Situation tendue au Bénin après l’échec d’une insurrection militaire

Le dimanche 7 décembre au matin, le Bénin a été secoué par une annonce fracassante sur la télévision nationale. Un groupe de soldats, se présentant sous le nom de Comité militaire pour la refondation (CMR), a déclaré avoir évincé le président Patrice Talon de ses fonctions avant que le signal ne soit coupé.

Cependant, la réaction de l’exécutif ne s’est pas fait attendre. Des sources proches de la présidence ont rapidement assuré que le chef de l’État était hors de danger et en totale sécurité.
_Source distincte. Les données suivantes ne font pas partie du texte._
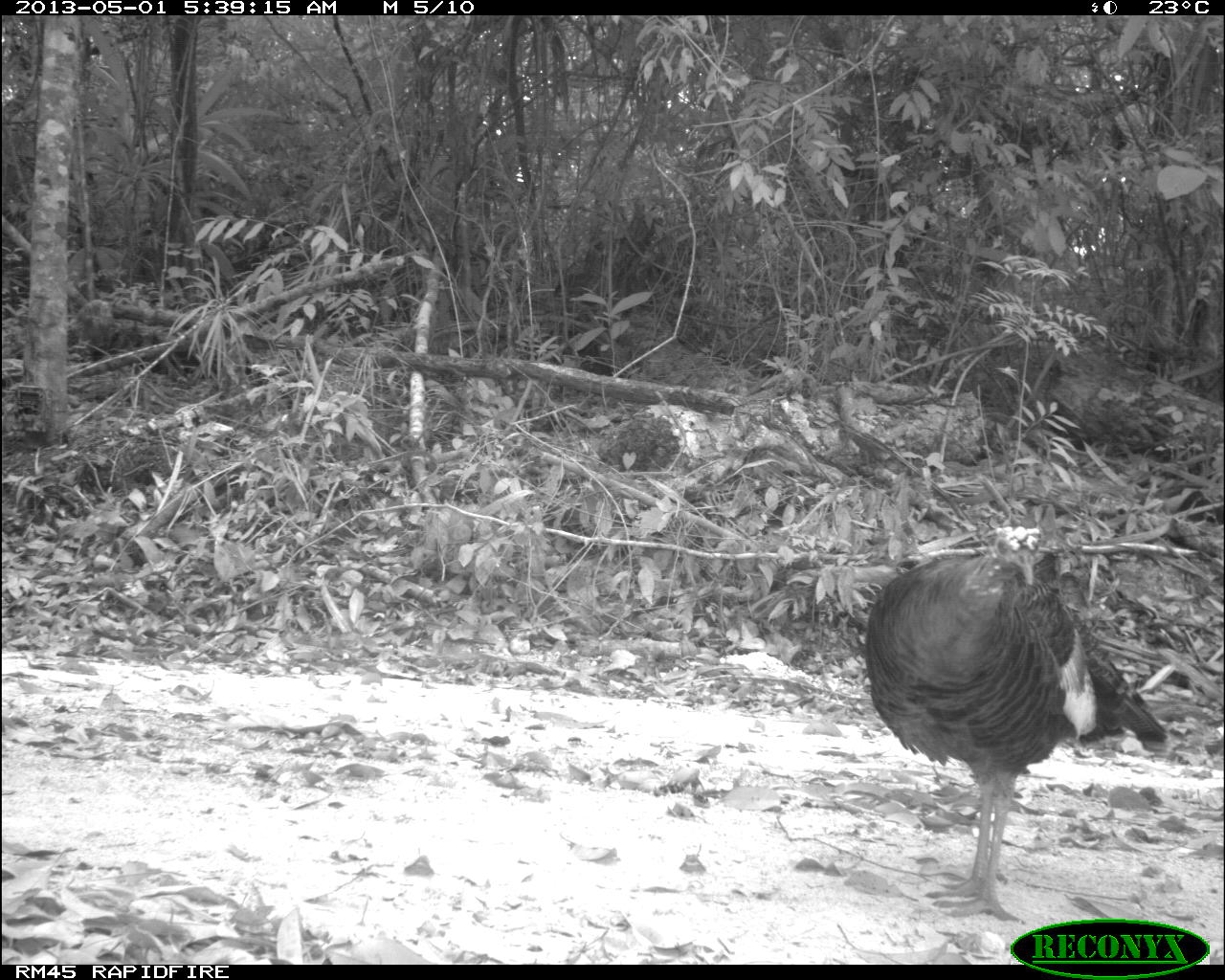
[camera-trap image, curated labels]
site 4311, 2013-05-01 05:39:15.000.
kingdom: Animalia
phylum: Chordata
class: Aves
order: Galliformes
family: Phasianidae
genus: Meleagris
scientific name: Meleagris ocellata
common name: ocellated turkey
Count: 1.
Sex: female.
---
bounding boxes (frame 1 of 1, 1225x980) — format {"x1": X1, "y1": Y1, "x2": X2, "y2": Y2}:
meleagris ocellata: {"x1": 861, "y1": 539, "x2": 1169, "y2": 918}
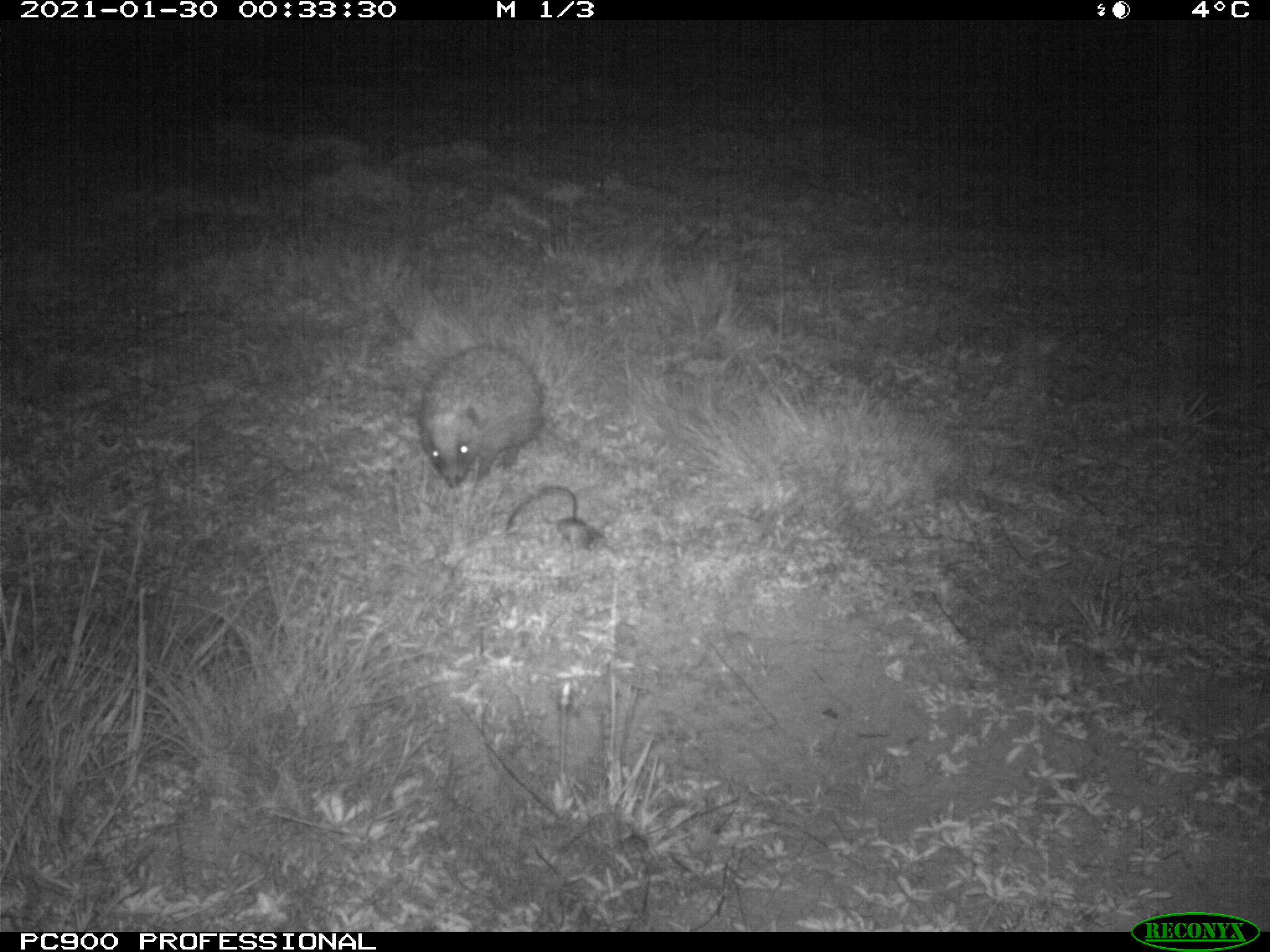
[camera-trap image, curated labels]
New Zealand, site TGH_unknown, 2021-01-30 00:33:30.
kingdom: Animalia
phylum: Chordata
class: Mammalia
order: Eulipotyphla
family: Erinaceidae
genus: Erinaceus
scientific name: Erinaceus europaeus europaeus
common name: european hedgehog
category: hedgehog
Hedgehog (european hedgehog) (Erinaceus europaeus europaeus).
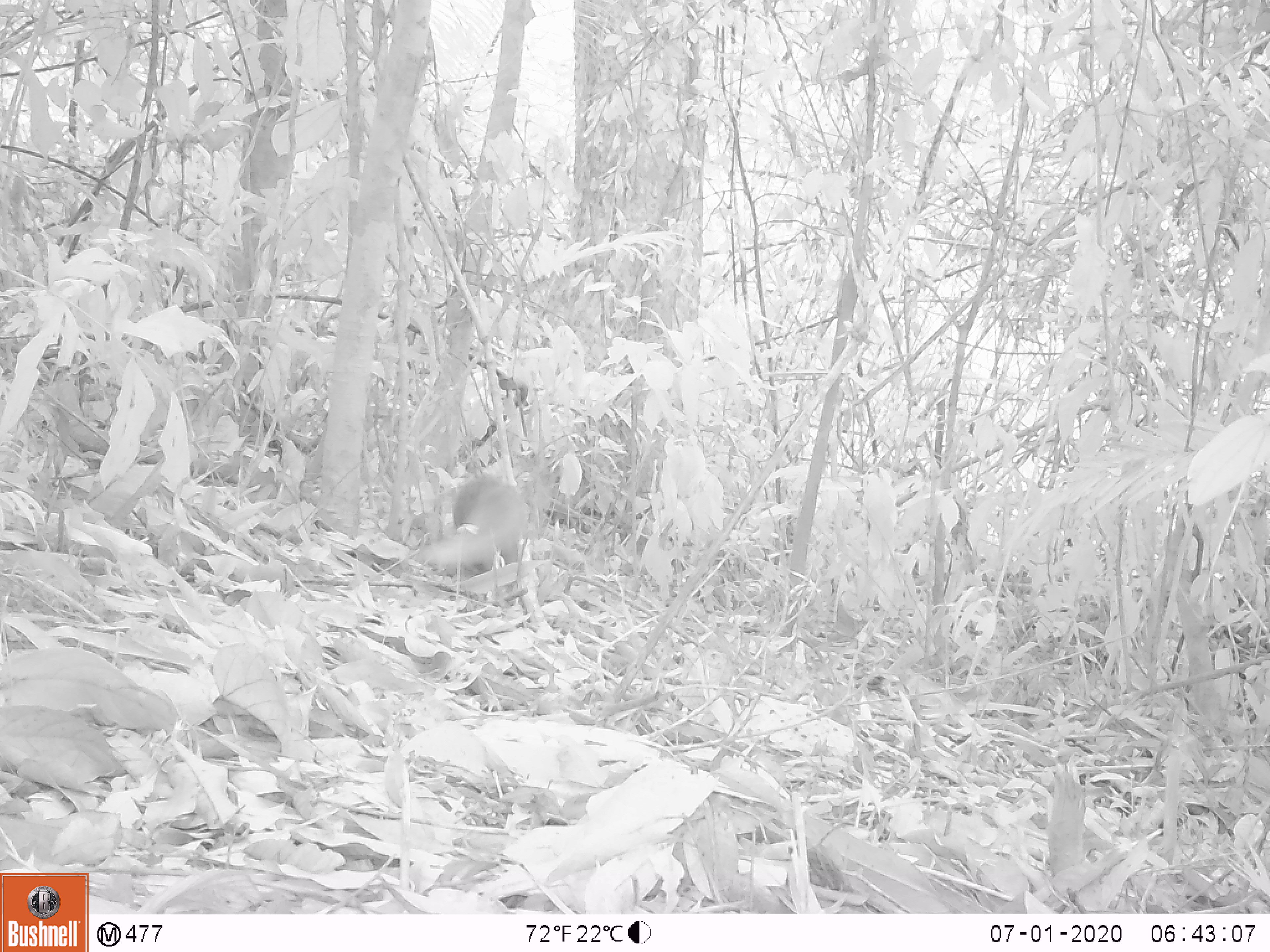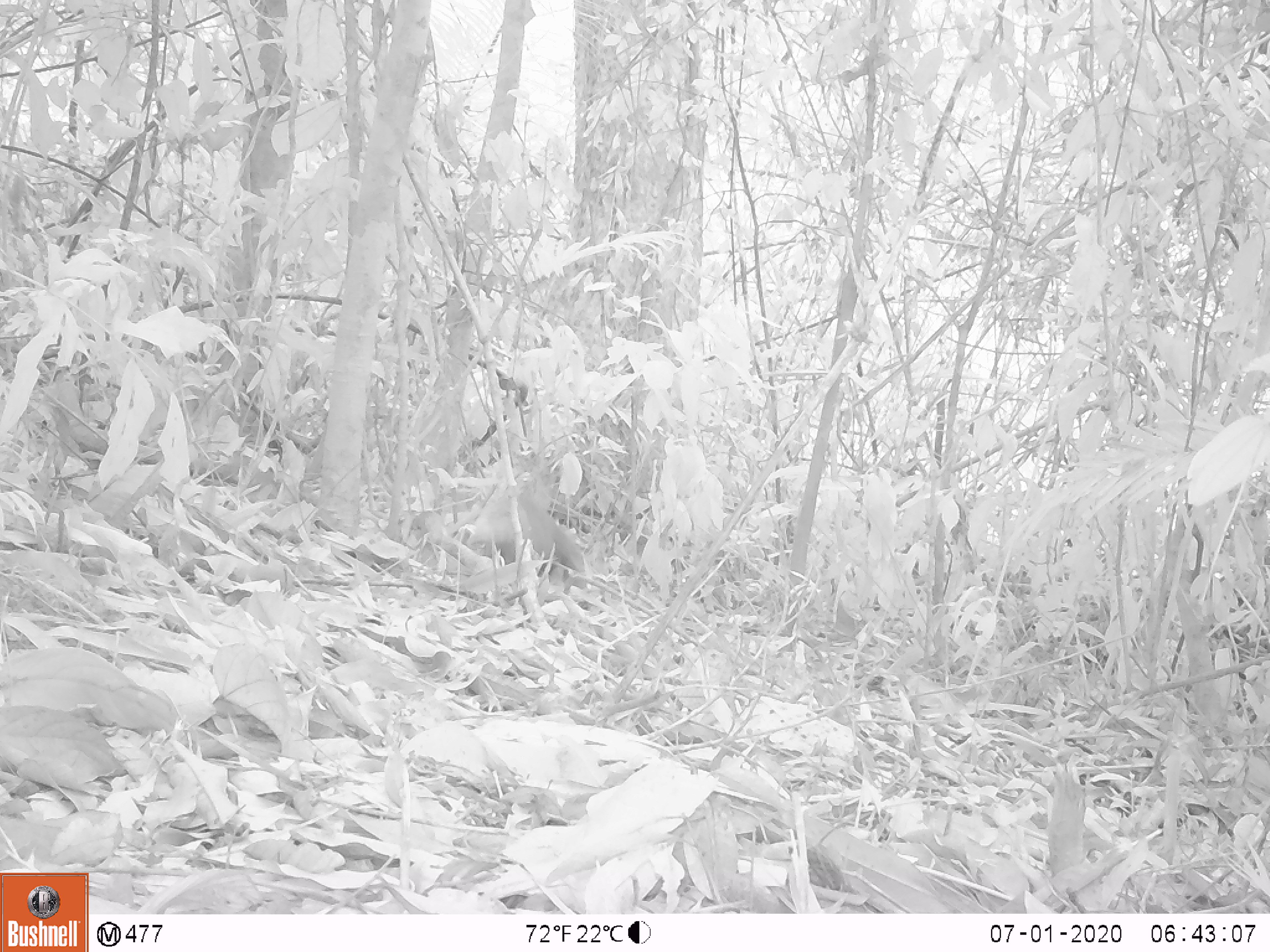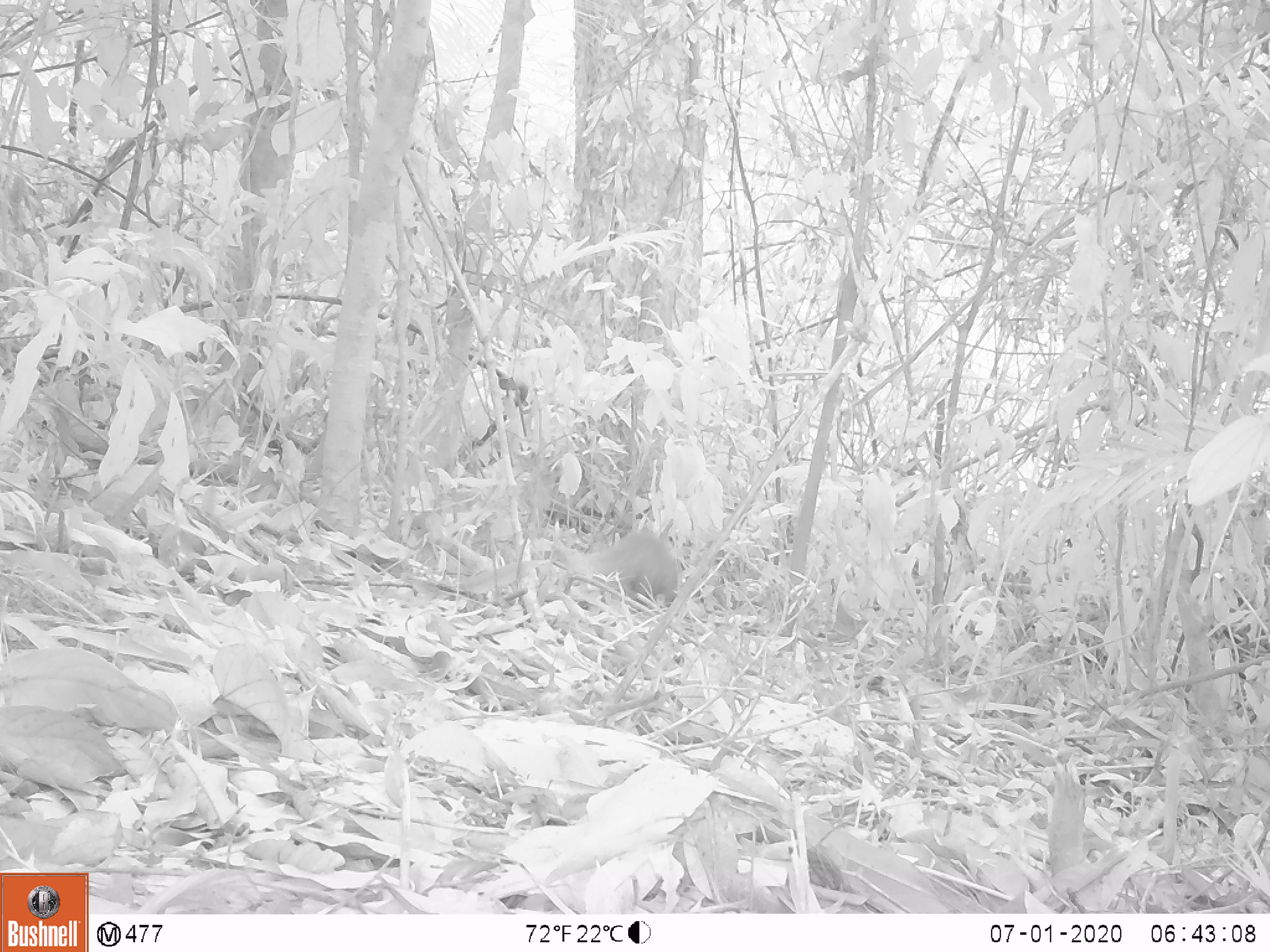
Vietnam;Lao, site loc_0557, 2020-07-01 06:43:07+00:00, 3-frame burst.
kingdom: Animalia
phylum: Chordata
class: Mammalia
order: Carnivora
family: Herpestidae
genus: Urva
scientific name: Urva urva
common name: crab-eating mongoose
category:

Selon ces officiels, l’armée régulière a déjà entamé une opération de reprise en main pour neutraliser ce petit groupe d’insurgés qui n’aurait pris le contrôle que des studios de télévision. La situation est désormais décrite comme étant sous contrôle par les autorités.

Cotonou sous haute surveillance

Dans la capitale économique, la confusion a régné durant quelques heures. L’ambassade de France a d’ailleurs alerté ses ressortissants après des échanges de tirs signalés près de la résidence présidentielle à Cotonou, invitant chacun à la prudence. Si l’accès à la présidence et à la télévision publique restait bloqué par des militaires, le reste de la ville, y compris l’aéroport, semblait conserver un calme relatif, les habitants poursuivant leurs activités habituelles.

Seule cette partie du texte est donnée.